Anthony does have a history of knee issues, though it is very short. He had knee surgery, thought to be a cleanup procedure on his left knee, in 2011. A couple times through his career, Anthony's weight has caused him minor leg or back problems, but there is no known issue involving a specific injury, especially to the knees.

The Knicks are certainly equipped to deal with this kind of injury. Amar'e Stoudemire has been one of the great success stories of microfracture knee surgery in the NBA but still requires constant maintenance by the medical staff. Anthony would likely be treated normally after games, which would include ice and anti-inflammatories. Before games, he would be warmed up and perhaps given anti-inflammatory injections. More aggressive modalities, like iontophoresis, have mixed results with chronic-type injuries such as tendinosis.

On the court, Anthony already wears elbow and knee sleeves. Those could help keep the area warm. He could elect to switch to a heavier neoprene sleeve if needed, though players tend to find those restrictive. The other thing he may have to consider is changing shoes. Modern shoes are very "sticky" and could tax the knee a bit more. A bit of slide might actually help in the short term.

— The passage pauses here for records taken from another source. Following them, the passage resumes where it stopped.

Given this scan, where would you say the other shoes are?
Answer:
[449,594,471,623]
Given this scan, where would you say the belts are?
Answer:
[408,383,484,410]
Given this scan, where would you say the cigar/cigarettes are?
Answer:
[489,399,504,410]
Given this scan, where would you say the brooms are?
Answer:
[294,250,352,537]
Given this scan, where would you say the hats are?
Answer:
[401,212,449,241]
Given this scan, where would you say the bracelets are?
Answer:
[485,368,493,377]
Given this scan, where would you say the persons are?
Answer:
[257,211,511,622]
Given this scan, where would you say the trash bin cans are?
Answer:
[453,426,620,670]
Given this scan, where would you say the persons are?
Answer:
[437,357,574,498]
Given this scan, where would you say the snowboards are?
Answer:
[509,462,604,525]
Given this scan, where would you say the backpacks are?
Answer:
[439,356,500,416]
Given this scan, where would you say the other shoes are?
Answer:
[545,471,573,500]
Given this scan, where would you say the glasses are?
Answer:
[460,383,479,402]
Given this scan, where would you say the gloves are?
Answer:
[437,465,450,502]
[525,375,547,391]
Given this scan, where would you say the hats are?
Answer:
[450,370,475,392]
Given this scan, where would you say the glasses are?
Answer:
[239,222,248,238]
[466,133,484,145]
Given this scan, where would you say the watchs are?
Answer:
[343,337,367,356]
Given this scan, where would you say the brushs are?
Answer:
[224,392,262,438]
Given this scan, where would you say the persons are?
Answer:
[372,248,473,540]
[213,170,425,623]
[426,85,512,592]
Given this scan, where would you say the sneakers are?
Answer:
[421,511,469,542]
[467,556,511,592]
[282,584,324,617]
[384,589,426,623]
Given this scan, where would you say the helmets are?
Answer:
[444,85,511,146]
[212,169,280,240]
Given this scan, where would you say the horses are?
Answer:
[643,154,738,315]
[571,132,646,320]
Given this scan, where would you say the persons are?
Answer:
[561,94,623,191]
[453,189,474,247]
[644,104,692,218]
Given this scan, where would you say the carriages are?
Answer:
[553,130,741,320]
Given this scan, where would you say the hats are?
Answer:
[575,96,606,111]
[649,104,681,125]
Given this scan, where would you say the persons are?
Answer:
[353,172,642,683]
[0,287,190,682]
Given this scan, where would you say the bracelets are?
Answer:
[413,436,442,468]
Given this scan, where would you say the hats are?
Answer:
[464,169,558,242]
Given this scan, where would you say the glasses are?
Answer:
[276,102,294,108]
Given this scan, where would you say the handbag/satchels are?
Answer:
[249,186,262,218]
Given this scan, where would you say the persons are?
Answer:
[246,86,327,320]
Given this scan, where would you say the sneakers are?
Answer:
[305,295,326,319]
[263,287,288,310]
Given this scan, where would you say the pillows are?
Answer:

The best case here is that Anthony is having mild swelling after a light trauma. A bit of rest and extra treatment should be able to get him back in this scenario, and he will miss little if any time while showing little if any effect. The Knicks will likely be a bit conservative with their star, perhaps reducing his time or even sitting him a game.

The worst case is that Anthony has had this condition and it is worsening. A comparable situation is the one experienced by Danny Granger. His tendinosis cost him the first half of the season and is limiting his play now that he has returned. A chronic knee problem could hurt Anthony and the Knicks in the short and long term, especially if the condition advances. At this time, there's no evidence that this is the path Anthony is headed down, but it is one that every GM dreads.

The Knicks will be careful with their star player, but at this point, it looks like Carmelo Anthony escaped serious consequences. Behind the scenes, the team will work to make sure this does not develop into something more serious. If Anthony can get back on the court and show no real issues for the next few weeks, we can all move on from this and give full credit to head trainer Roger Hinds and his staff.